**AIM**
Copy the stretch of entries from the line containing "From the image, would" through the line containing "42.6 inches", reproducing each line verbatim.

^^^^^^^^

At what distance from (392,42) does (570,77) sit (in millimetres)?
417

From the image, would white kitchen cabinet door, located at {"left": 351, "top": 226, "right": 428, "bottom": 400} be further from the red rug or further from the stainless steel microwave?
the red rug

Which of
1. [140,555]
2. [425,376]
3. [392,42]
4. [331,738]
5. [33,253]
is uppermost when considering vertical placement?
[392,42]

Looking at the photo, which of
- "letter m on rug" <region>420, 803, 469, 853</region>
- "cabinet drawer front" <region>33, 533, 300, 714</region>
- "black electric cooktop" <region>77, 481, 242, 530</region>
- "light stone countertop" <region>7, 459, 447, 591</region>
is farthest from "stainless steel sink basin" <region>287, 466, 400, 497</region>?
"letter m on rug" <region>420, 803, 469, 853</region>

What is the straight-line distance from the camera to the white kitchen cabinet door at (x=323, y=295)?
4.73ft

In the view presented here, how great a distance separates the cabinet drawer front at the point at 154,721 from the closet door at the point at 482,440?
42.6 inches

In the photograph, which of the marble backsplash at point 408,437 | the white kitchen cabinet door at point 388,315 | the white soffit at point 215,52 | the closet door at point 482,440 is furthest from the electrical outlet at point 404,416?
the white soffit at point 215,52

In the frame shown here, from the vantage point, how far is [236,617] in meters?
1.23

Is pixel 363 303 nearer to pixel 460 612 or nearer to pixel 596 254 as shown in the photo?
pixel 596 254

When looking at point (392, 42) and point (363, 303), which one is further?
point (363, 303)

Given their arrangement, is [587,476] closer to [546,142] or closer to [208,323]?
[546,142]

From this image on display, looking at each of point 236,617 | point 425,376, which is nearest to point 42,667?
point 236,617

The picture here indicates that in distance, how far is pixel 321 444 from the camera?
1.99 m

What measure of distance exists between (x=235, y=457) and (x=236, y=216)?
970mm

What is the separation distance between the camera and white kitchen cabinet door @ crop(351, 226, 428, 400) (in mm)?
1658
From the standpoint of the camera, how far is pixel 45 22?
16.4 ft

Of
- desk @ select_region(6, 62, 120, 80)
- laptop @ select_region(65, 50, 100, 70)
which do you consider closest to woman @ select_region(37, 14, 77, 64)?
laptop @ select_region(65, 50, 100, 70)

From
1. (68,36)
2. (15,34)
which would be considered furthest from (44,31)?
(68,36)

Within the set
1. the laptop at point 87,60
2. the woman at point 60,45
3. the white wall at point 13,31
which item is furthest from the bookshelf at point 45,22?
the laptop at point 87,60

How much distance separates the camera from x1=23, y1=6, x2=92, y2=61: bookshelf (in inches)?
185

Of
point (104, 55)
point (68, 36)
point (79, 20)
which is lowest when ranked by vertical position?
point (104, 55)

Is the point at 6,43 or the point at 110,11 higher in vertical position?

^^^^^^^^

**SOLVED EXERCISE**
From the image, would white kitchen cabinet door, located at {"left": 351, "top": 226, "right": 428, "bottom": 400} be further from the red rug or further from the stainless steel microwave?
the red rug

Which of
1. [140,555]
2. [425,376]
3. [392,42]
4. [331,738]
5. [33,253]
is uppermost when considering vertical placement?
[392,42]

Looking at the photo, which of
- "letter m on rug" <region>420, 803, 469, 853</region>
- "cabinet drawer front" <region>33, 533, 300, 714</region>
- "black electric cooktop" <region>77, 481, 242, 530</region>
- "light stone countertop" <region>7, 459, 447, 591</region>
is farthest from "stainless steel sink basin" <region>287, 466, 400, 497</region>?
"letter m on rug" <region>420, 803, 469, 853</region>

What is the straight-line distance from the camera to the white kitchen cabinet door at (x=323, y=295)?
4.73ft

In the view presented here, how great a distance separates the cabinet drawer front at the point at 154,721 from the closet door at the point at 482,440?
42.6 inches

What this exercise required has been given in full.